Sunday's original story

Editors conceded in a note in Tuesday's paper that their piece "did not, therefore, demonstrate that the borders of Europe had lax control".

They said, too, that journalist Emile Ghessen, who penned the piece, used his passport at least twice to cross the continent and added they believed "he made use of his passport at the other border points within Europe".

"We apologise for publishing misleading information," editors accepted, adding that the incident had prompted a change in policy regarding the employment of freelance journalists.

Reaction to the apology was mixed, with some saying they felt sorry for Sun bosses being "outrageously lied to" by the reporter, and others commenting editors neglected to fact-check the assertions because "it fitted the narrative it peddles so nicely".

The news website that first broke accusations of Ghessen's piece containing inaccuracies published an editorial in response to the Sun climbdown on Tuesday.

"It would seem that the paper can publish sensationalist claims at will, influencing the opinion of a nation on a very sensitive subject, then simply un-publish and distance itself from the 'journalist'," it read.

"The Sun has promised an investigation, but I doubt the results will be anything more than a small apology on page 12 under the bingo numbers."

Concerns about the story's validity were first raised on Monday, when the Croatian government accused it of containing "made up" information.

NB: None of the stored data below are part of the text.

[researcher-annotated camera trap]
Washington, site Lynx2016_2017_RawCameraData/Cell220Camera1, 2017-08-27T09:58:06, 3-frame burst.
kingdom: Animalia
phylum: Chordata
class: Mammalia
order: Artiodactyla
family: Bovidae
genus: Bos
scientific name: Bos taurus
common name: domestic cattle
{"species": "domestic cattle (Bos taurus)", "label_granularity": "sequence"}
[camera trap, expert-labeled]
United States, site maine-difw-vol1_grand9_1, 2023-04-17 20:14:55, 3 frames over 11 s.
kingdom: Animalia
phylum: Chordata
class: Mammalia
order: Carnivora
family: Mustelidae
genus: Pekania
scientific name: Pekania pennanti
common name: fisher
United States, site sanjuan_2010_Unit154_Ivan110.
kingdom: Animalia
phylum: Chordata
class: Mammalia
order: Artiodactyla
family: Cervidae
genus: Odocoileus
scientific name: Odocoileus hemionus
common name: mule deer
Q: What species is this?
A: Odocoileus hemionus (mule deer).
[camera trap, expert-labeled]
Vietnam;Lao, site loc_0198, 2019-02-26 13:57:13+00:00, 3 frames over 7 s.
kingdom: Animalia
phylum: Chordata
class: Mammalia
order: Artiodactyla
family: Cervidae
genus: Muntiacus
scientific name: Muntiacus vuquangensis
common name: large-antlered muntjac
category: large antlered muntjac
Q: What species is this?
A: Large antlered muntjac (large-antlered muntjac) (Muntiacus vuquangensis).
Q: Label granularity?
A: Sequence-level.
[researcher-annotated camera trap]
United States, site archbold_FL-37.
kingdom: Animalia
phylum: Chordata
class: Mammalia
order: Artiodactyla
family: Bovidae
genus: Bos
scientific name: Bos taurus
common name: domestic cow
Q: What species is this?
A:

The country's interior minister dealt a crushing blow to the Sun by publishing a scan of Ghessen's passport - as proof he had been screened by border security.

Ghessen's passport scan, published by Croatian officials

They added that he had been stopped twice - first on a train when he entered Croatia and again before boarding a flight out of the country.

The original Sun story has since been removed from the paper's website.